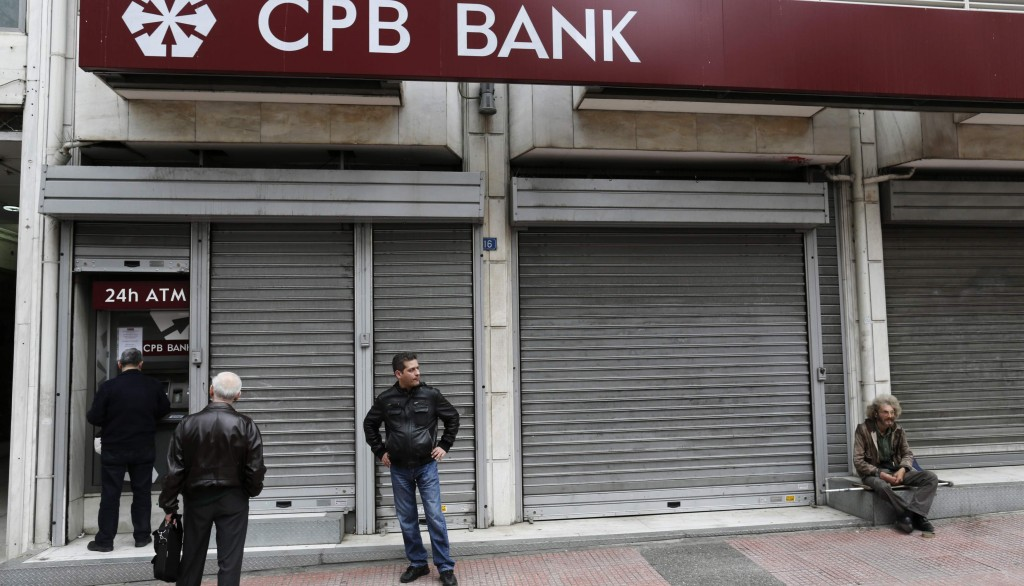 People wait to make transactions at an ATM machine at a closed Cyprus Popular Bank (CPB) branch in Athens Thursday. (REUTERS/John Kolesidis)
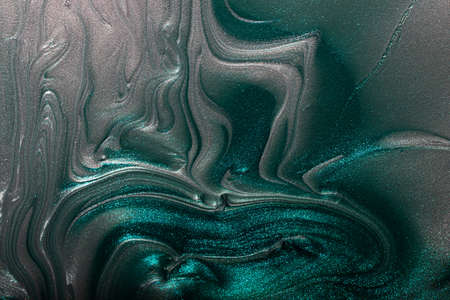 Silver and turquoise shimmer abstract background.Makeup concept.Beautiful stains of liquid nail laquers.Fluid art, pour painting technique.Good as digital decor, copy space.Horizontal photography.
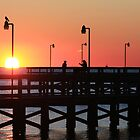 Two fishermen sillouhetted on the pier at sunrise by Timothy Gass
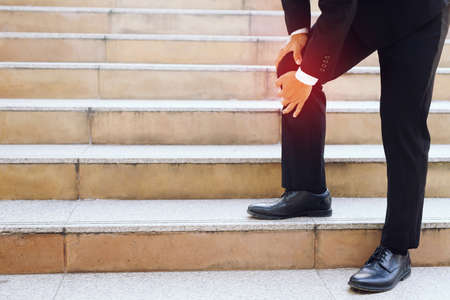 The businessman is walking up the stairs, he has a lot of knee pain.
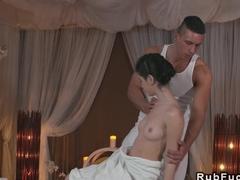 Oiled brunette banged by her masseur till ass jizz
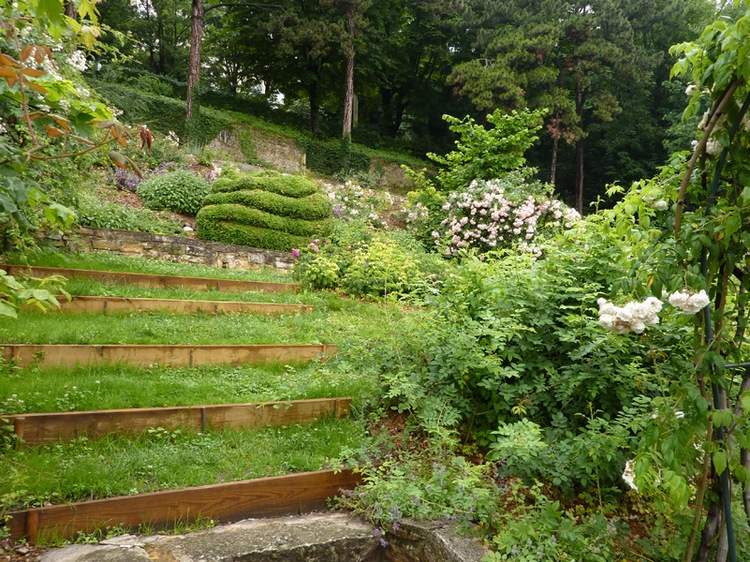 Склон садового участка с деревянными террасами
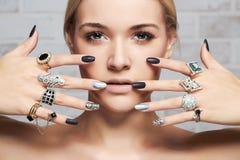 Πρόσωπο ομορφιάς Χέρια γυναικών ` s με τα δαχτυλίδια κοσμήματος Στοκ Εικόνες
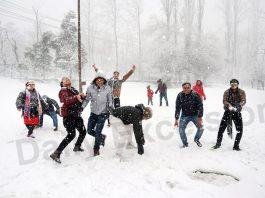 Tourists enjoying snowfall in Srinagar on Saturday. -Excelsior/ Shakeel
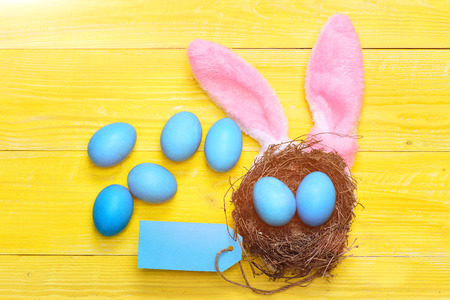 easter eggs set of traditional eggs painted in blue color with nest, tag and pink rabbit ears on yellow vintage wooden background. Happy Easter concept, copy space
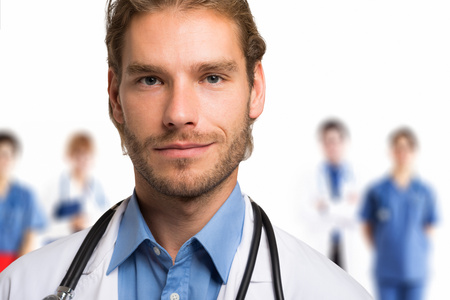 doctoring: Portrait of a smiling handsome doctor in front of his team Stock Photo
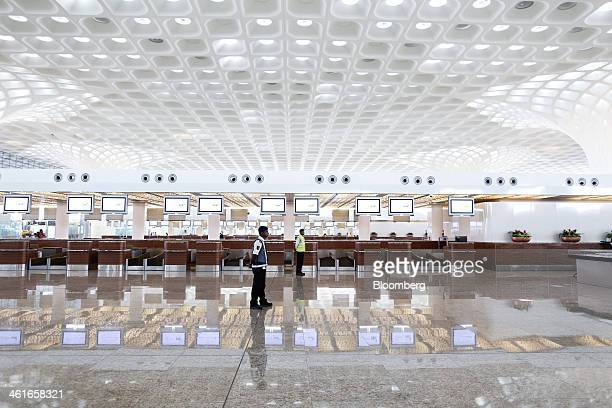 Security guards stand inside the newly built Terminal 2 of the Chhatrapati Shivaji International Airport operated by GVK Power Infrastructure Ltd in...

──────────────────────────────

→ Assignment
Return only the lines running from the start of the entries above to the line that contains "Silver and turquoise", inclusive, and omit every picture.

→ Result of the task
 People wait to make transactions at an ATM machine at a closed Cyprus Popular Bank (CPB) branch in Athens Thursday. (REUTERS/John Kolesidis)
 Silver and turquoise shimmer abstract background.Makeup concept.Beautiful stains of liquid nail laquers.Fluid art, pour painting technique.Good as digital decor, copy space.Horizontal photography.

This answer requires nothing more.